According to data from the World Gold Council, the city-state's demand for gold bars and coins rose 35% year-on-year to 2.5 tons in the first three months of this year.
This marked the highest growth for the quarter since record keeping began in 2010 despite the metal's meteoric rise, with prices hitting record highs of US$3,000 per troy ounce in March and US$3,500.05 on April 22, as reported by The Business Times . A troy ounce is equivalent to 31.1 grams.
While prices have recently eased to around US$3,350 following an improvement in investor sentiment after trade tensions between major economies began to ease, some analysts believe gold could still retest the US$3,500 level in the coming months.

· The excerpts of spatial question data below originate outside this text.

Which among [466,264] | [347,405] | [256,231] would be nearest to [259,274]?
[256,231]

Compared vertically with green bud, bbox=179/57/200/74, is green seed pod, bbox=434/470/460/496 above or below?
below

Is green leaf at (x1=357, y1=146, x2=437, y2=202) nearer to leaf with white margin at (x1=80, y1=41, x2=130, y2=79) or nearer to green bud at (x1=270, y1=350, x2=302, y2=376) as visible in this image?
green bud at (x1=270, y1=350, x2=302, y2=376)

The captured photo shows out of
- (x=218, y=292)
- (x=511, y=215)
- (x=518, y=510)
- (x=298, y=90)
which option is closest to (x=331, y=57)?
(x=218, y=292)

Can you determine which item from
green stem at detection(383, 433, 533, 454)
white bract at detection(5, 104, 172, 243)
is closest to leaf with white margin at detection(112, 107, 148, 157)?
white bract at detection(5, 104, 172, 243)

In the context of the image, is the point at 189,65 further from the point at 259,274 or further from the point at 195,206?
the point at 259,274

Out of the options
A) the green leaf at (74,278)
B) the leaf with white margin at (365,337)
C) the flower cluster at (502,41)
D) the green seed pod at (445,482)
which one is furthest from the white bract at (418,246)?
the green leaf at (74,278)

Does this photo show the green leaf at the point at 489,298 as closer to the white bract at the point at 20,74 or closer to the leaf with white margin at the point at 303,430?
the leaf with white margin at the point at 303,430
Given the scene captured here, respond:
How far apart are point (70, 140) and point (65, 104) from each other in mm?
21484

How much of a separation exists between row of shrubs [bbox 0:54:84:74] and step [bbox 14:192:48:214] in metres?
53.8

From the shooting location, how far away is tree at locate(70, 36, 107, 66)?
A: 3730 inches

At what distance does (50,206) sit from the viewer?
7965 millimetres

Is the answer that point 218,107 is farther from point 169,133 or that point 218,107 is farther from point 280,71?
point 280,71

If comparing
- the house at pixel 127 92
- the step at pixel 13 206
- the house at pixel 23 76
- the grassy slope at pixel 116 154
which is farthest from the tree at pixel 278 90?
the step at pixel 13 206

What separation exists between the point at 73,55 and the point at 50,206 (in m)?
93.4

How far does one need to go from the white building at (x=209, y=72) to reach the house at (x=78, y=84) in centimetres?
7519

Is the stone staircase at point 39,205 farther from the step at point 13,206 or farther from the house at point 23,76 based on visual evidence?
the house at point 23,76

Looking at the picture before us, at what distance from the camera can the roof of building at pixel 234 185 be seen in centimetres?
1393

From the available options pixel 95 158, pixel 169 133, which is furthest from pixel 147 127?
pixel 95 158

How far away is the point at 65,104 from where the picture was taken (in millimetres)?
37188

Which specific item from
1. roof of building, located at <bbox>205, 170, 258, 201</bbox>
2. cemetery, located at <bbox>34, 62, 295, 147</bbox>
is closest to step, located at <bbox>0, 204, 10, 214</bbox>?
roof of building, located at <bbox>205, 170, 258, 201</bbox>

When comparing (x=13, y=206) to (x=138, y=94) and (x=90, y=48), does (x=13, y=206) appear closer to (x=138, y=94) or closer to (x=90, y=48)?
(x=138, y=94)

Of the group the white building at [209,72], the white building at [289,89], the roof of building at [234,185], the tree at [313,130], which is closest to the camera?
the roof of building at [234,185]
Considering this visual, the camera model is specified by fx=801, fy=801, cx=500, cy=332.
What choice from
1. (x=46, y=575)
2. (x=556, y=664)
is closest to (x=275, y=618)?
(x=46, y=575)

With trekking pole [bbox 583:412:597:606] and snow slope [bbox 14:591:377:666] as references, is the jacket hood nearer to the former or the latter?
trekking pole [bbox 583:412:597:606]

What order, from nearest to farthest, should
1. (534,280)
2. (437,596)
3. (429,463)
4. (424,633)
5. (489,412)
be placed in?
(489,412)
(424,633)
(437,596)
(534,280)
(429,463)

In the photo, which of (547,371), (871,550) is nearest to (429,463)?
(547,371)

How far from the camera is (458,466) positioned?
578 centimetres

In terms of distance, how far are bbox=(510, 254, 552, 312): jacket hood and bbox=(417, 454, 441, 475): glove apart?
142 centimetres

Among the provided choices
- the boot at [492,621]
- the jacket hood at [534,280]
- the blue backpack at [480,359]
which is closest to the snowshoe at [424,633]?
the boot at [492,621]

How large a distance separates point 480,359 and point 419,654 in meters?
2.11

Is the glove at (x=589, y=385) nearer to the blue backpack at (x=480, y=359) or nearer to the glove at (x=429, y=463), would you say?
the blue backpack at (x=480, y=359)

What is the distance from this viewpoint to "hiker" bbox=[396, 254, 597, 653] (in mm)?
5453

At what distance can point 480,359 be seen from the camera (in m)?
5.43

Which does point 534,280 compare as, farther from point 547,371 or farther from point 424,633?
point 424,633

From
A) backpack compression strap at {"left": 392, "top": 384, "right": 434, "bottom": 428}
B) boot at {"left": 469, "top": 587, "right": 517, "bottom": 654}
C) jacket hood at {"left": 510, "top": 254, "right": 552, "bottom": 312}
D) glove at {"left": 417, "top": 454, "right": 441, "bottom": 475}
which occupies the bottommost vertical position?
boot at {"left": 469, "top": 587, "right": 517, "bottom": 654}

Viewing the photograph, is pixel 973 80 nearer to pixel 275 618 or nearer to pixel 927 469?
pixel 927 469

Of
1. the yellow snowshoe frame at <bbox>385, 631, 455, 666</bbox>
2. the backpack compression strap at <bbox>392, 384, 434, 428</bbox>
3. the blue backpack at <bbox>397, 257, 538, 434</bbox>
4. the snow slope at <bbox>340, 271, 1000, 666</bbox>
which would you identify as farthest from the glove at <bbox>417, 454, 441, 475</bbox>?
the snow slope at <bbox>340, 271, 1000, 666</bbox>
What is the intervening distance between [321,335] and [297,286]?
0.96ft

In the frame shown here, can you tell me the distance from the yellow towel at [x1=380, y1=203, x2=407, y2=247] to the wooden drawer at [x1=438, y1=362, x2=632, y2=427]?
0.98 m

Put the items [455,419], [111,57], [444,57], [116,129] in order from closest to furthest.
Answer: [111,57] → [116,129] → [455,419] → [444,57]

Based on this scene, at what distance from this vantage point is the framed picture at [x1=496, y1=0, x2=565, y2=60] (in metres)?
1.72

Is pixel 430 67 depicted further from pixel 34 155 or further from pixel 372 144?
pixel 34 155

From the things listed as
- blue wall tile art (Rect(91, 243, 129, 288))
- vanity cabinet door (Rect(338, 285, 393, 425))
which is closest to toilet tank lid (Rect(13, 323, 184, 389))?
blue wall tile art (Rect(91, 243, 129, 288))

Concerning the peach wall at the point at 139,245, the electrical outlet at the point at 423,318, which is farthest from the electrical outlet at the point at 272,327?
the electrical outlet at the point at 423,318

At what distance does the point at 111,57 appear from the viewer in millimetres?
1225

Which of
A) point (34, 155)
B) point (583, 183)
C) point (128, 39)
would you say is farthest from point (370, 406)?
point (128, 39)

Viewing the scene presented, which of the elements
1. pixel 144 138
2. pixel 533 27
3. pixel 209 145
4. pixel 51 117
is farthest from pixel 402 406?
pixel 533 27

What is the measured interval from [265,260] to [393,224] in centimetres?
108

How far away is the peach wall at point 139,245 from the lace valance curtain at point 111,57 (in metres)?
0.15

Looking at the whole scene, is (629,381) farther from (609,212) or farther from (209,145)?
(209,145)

"We expect gold and silver prices to remain strong and to rise further as long as the political and economic problems continue and we don't see them ending anytime soon," said Jeffrey Christian, managing partner of CPM Group, as quoted by Reuters .
Shaokai Fan, head of Asia-Pacific and central banks at the World Gold Council, noted that the precious metal is relatively liquid and has consistently shown its resilience during times of instability.
"I think that's what caused a lot of investors to still invest in gold despite the fact that the price is relatively high," he noted.
Menon added that the growing interest in gold has been fueled by increasing ease of access thanks to fractionalization, which refers to breaking down a troy ounce of gold into smaller tradable units. This allows individuals to invest in gold without committing large sums upfront and lowering the entry barrier for retail investors.
Retail investors using OCBC’s precious metals trading account can buy or sell in amounts as small as 0.31g of gold via its digital app while UOB’s gold accounts allow them to trade in as little as 5 grams.
Other online platforms go even smaller, with access starting at just 0.1g, according to Priyanka Sachdeva, senior market analyst at Phillip Nova, an affiliate of Singapore-based investment management firm PhillipCapital Group.
This means that instead of having to invest roughly US$3,400 for a full troy ounce, people can spend just US$10.90 for a 0.1g sliver of gold.
Retail investors are also turning to gold-backed exchange-traded funds (ETFs), which track gold prices, foregoing the need to hold the physical metal.
Sachdeva said today’s typical retail investor includes much younger, digitally savvy individuals aged 25 to 40. This trend is especially visible in markets like India and China, where the introduction of fractional gold has made it easier for first-time investors to enter the market.
Robin Tsui, gold strategist for the Asia-Pacific region at State Street Global Advisors, said younger investors are turning to gold not only for its perceived safety but also because they seek to profit from the metal’s strong performance over the last half a decade.
"The general trend is that investors are willing to look into gold. If they have gold, they are looking to increase, not decrease," he said.